Le 10 mai 1906, Georges Farah Lajoie subit un nouvel examen médical et il est admis au sein du corps policier montréalais, il ne pèse toujours que 150 livres…

Il devient le premier policier syrien dans la force constabulaire montréalaise. Quelques années plus tard, il sera l’un des meilleurs détectives, toutes époques confondues, un précurseur dans maints domaines, qui réussira à s’imposer, malgré les multiples embûches du racisme latent, des jalousies et de la corruption présente dans une partie du corps policier montréalais. L’individu est perspicace, intuitif, brillant, il parle sept langues et il a du génie policier. L’Histoire a retenu son nom en raison de son enquête sur le meurtre du jeune Raoul Delorme, tuer de six balles à la tête et la mise en accusation de son frère, l’abbé Adélard Delorme, un prêtre catholique. L’abbé Delorme sera déclaré fou dans un premier procès, coupable dans un deuxième, non coupable dans un troisième et à nouveau libre dans un quatrième, sa sépulture est au cimetière de la Côte-des-Neiges et l‘ami Lajoie est son voisin immédiat…

Georges Farah Lajoie eut un prix a payer pour avoir ainsi «osé» arrêter un prêtre catholique: il ne put jamais faire instruire ses enfants dans une institution catholique et lorsqu’il voulu faire éditer le livre qu’il avait écrit: «Ma vérité sur l’affaire Delorme» aucun éditeur au Québec ne l’accepta, ce fut un éditeur ontarien qui le publia.
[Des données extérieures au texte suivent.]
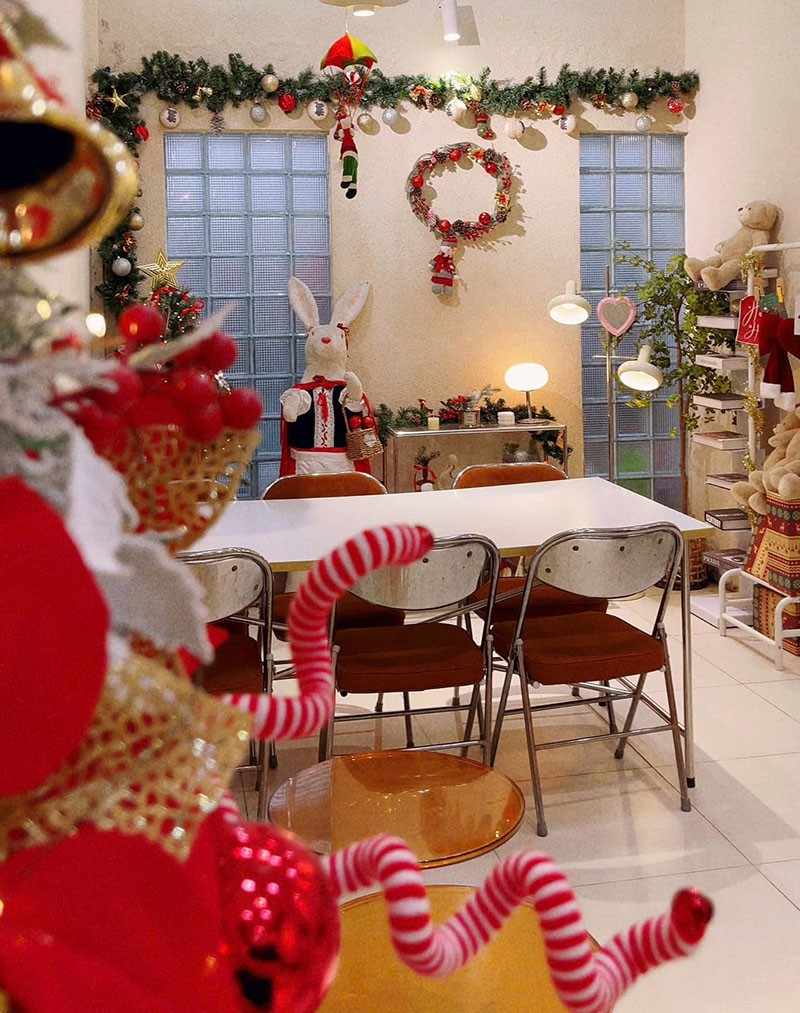 Trang trí noel văn phòng nhỏ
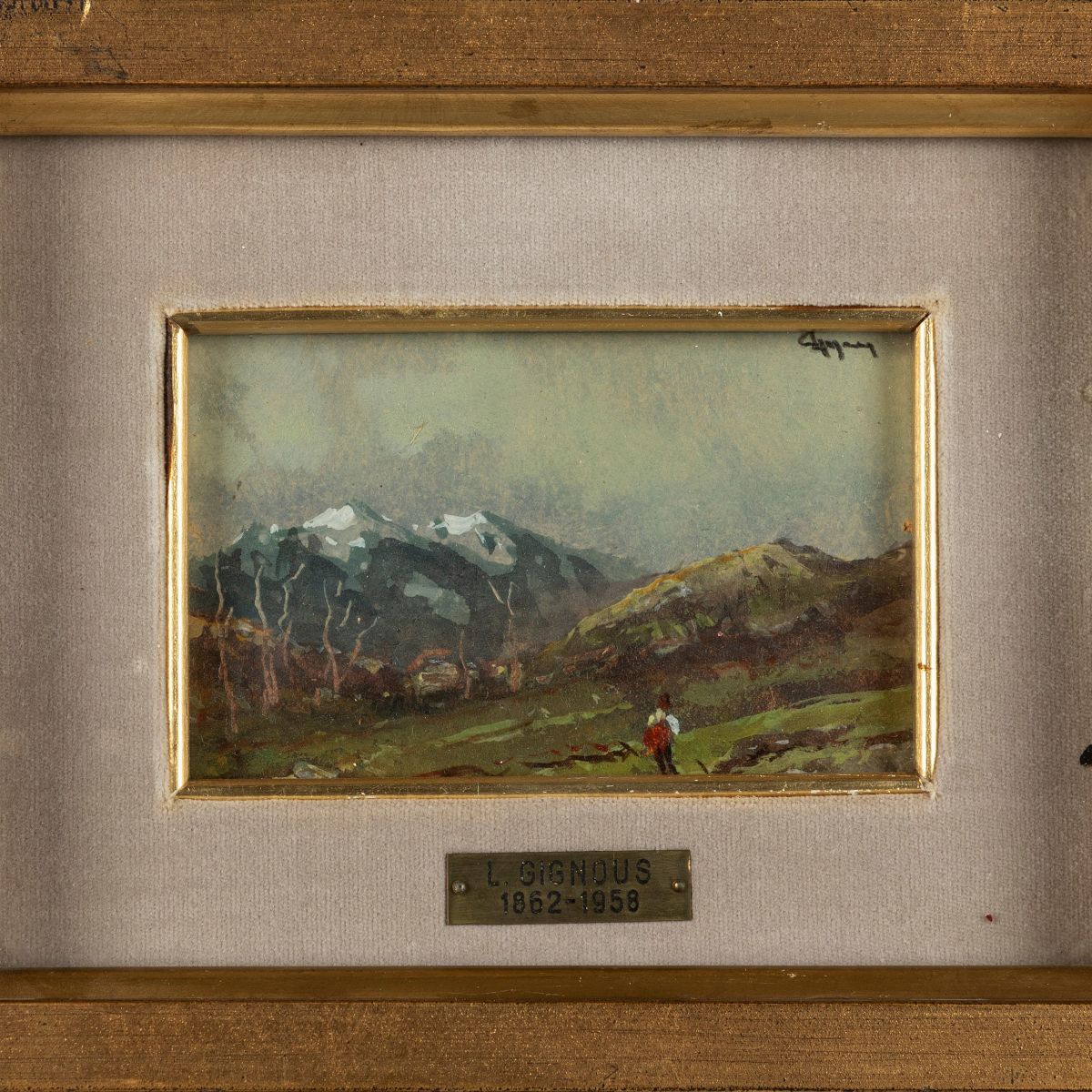Lorenzo Gignous - Paesaggi Montani con Figure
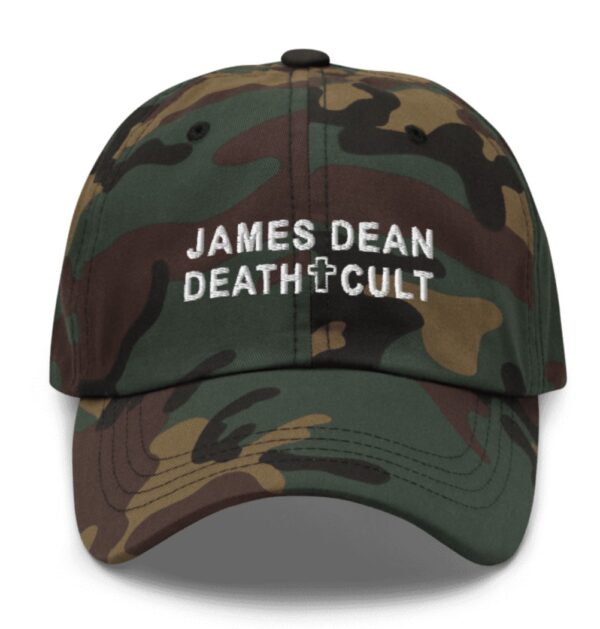 James Dean Death Cult Classic Dad Hat Green Camo Embroidered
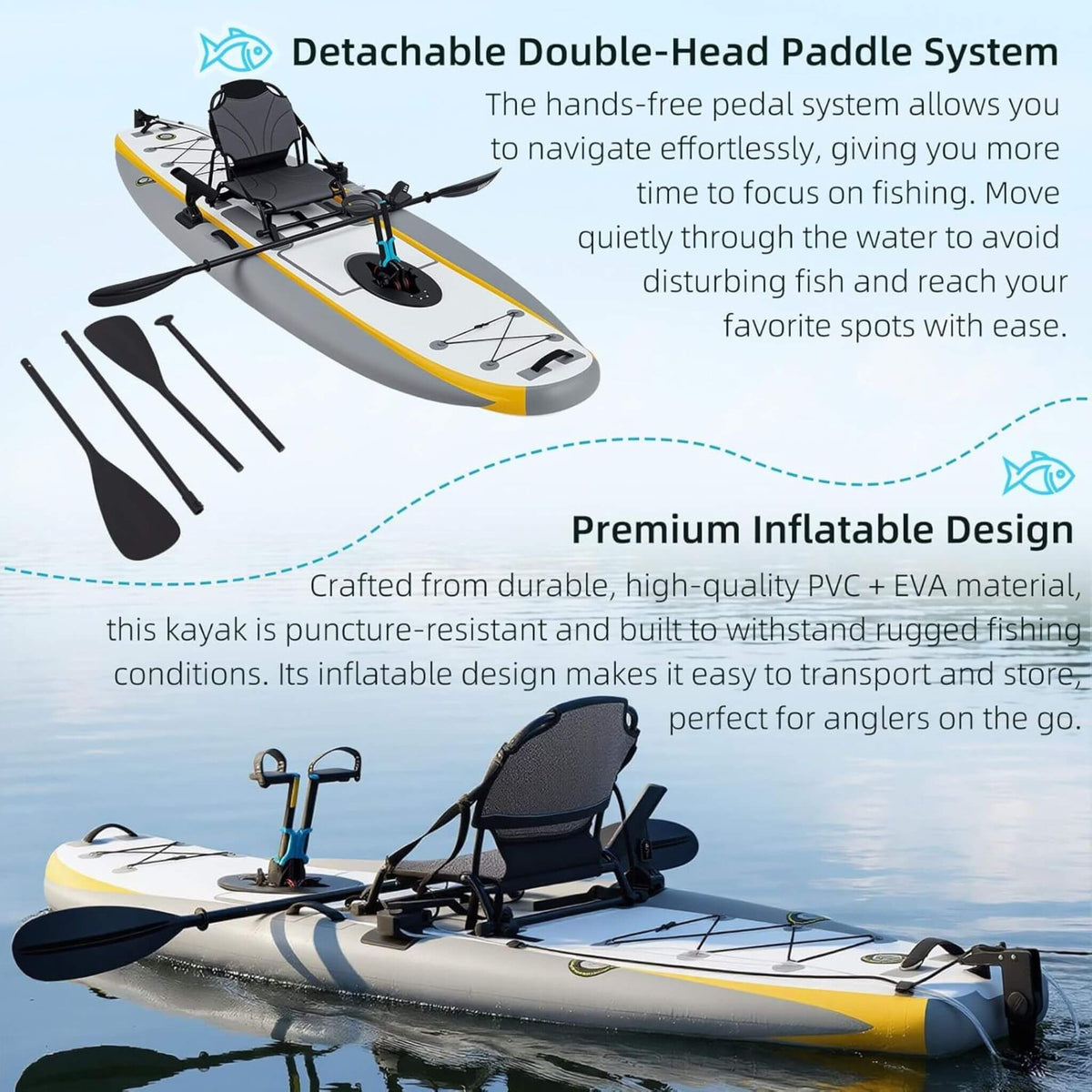 Lightweight Inflatable Fishing Kayak: Your Ultimate Adventure Awaits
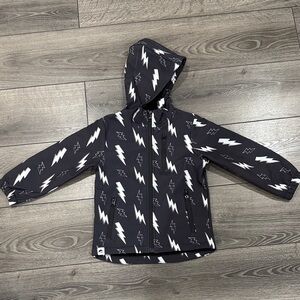 Kids Black Lightning Bolt Hoodie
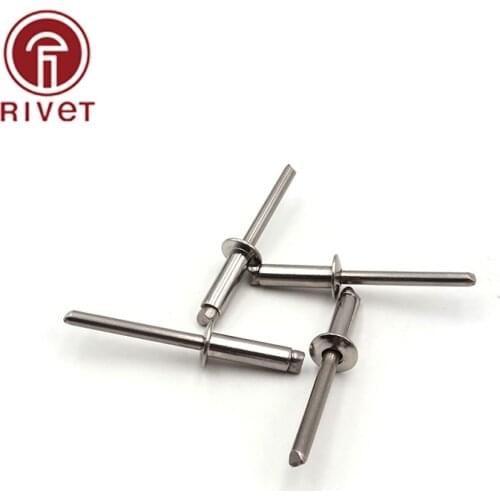50/100PCS DIN IOS15983 M4.0 Stainless Steel And Steel Blind Rivet Round Head Open Type Csk Head Pop Rivet Multi Size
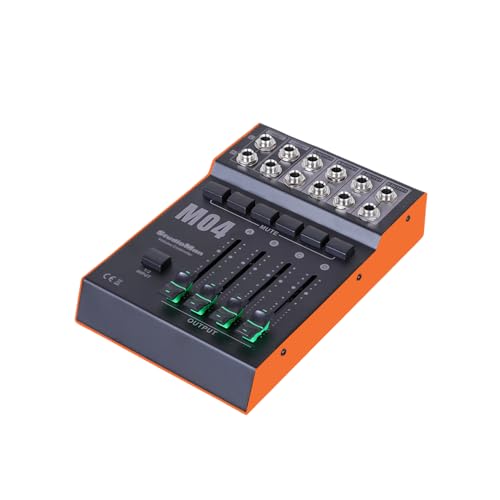 StudioMan M04 Passive Monitor Controller - 2 Input 4 Output Studio Volume Controller with Mute Button, 1/4" Unbalanced Connectors for Powered Studio Monitors & Power Amplifiers (2 IN 4 OUT) by StudioMan - Image 2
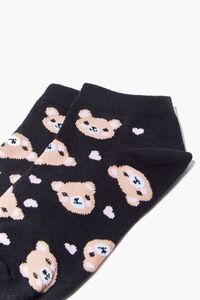 Bear Print Ankle Socks, image 3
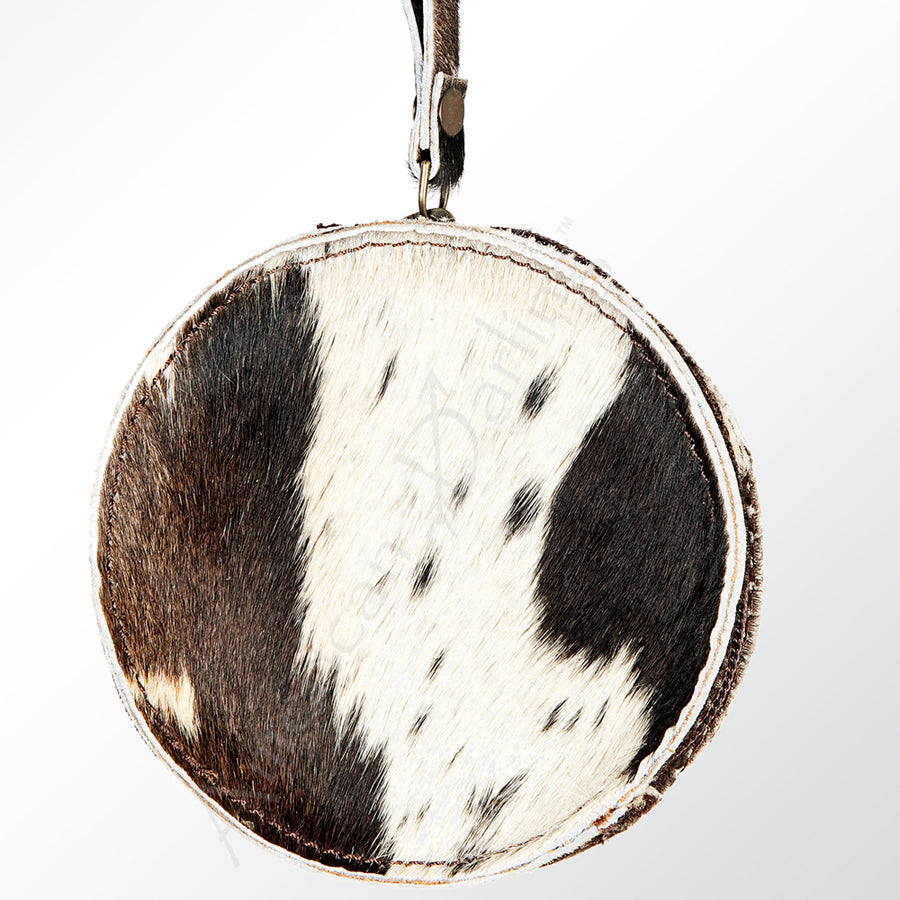 American Darling Canteen Hair-On Genuine Leather Women Bag Western Handbag Purse | for Cute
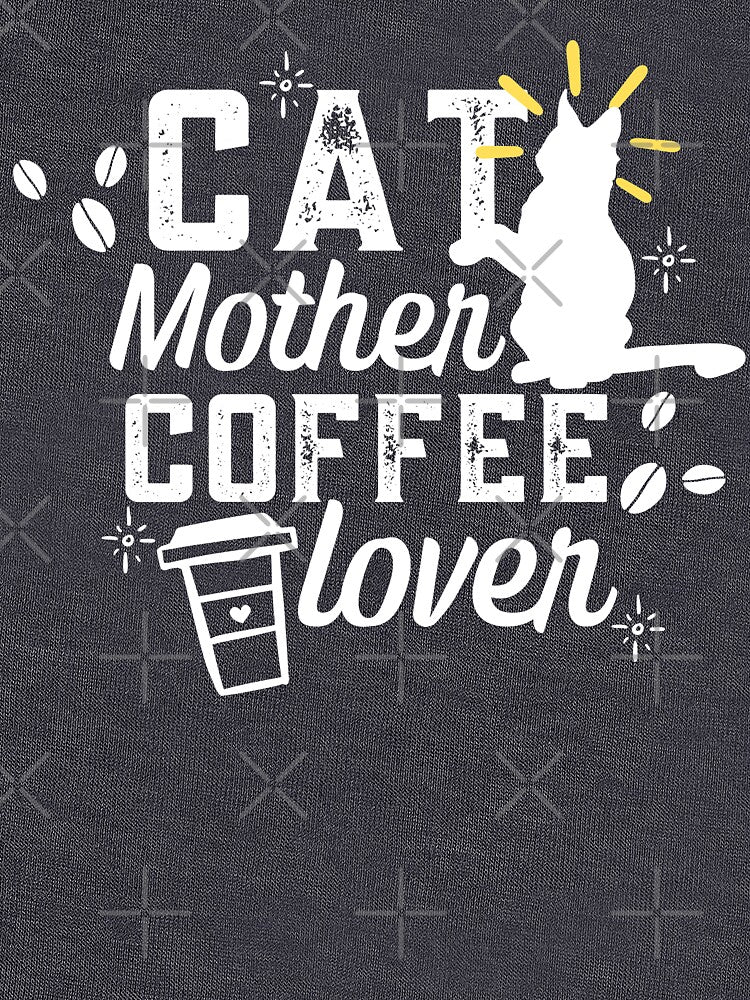 Cat Mother Coffee Lover by aoichan3939 T-Shirts, Hoodie, Sweatshirt | BlankRebels.com (Image 3)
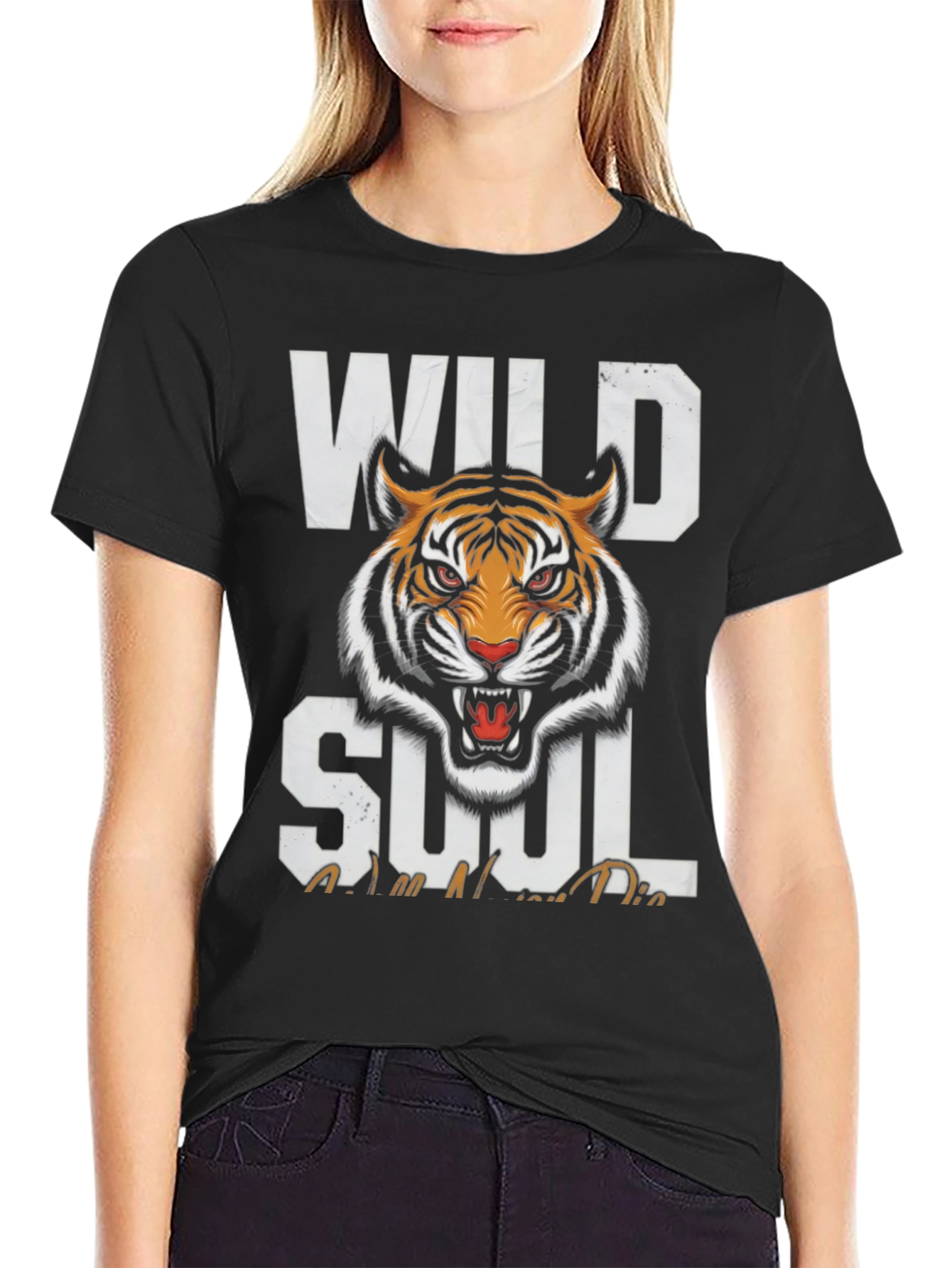 Wild Soul Tiger Graphic T-Shirt - Bold Animal Print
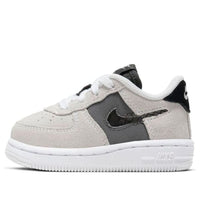(TD) Nike Air Force 1 Low Sports Casual Shoes 'White Grey Black' CJ4112-100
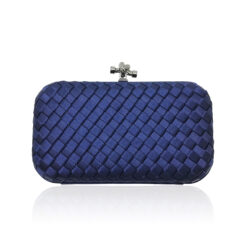 Asher-Small Navy Clutch Bag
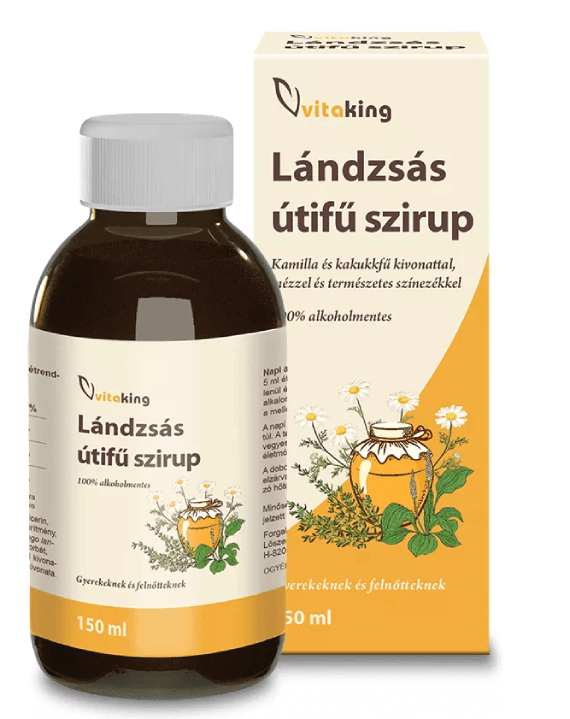 Vitaking Lándzsás útifű szirup 150ml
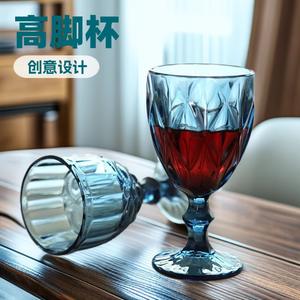 Copas de Vino Europeas de Lujo Personalizadas al por Mayor, de 12oz y 16oz, Coloridas, Transparentes, Rosa, Azul Polvoriento, Verde, para Bodas - Product Image 2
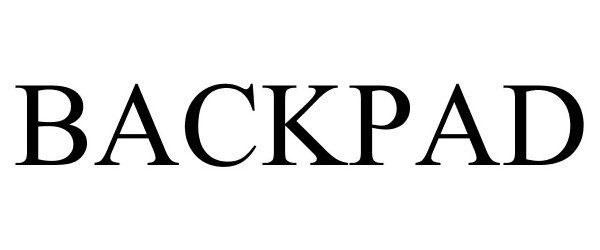 Trademark Logo BACKPAD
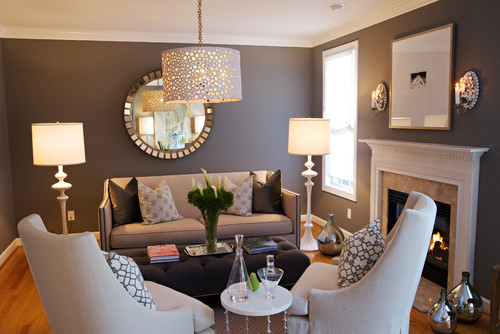Heather Garrett Design contemporary living room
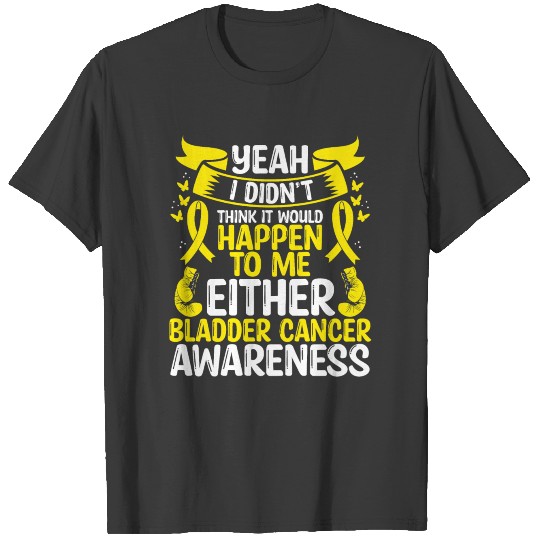 Bladder Cancer Movement Ribbon Survivor Warrior T-shirt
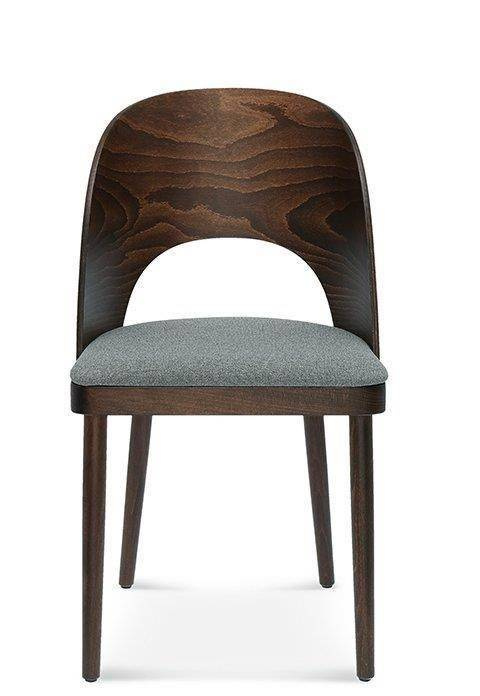 Fameg :: Avola wooden chair, dark walnut, Crown fabric 37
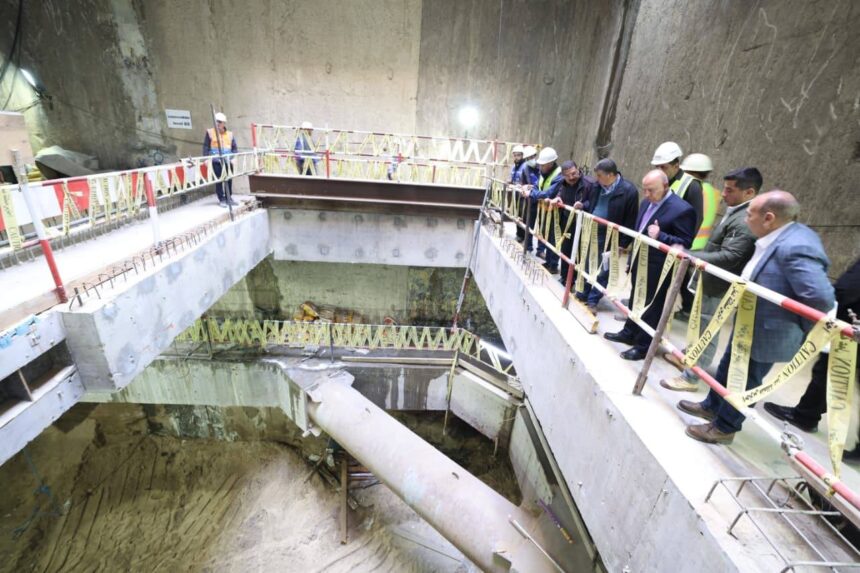 Residents evacuated to hotels following water pipe burst at Cairo Metro Line 4 station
Nous lui devons la première cause scientifique présentée en Cour criminelle, de concert avec le médecin légiste Wilfrid Delorme, ainsi que la première cause d’une enquête corrompue par un policier vénal, qu’il reprit de main de maître pour dévoiler que le témoin d’un meurtre était en réalité le meurtrier, et que l’accusé était innocent, ce fut l’affaire du meurtre du marchand de fourrures Georges Jobin. Mais Georges Farah Lajoie commis un impair de taille, il se confia à un journaliste… sur ses intentions de réforme de la police montréalaise, on le congédia, le réinstalla, puis le mis à sa retraite… Je me demande ce qu’il aurait pensé du petit village calabrais du maire Gérald Tremblay ou des contrats de voirie écrits à l’encre invisible du ministre incorruptible, David Whissell… Pour en savoir plus: «My version of the Delorme Affair.» Toronto Central News, 1922 et de Jacques Côté: «Wilfrid Derome, expert en homicides», Boréal, 2003.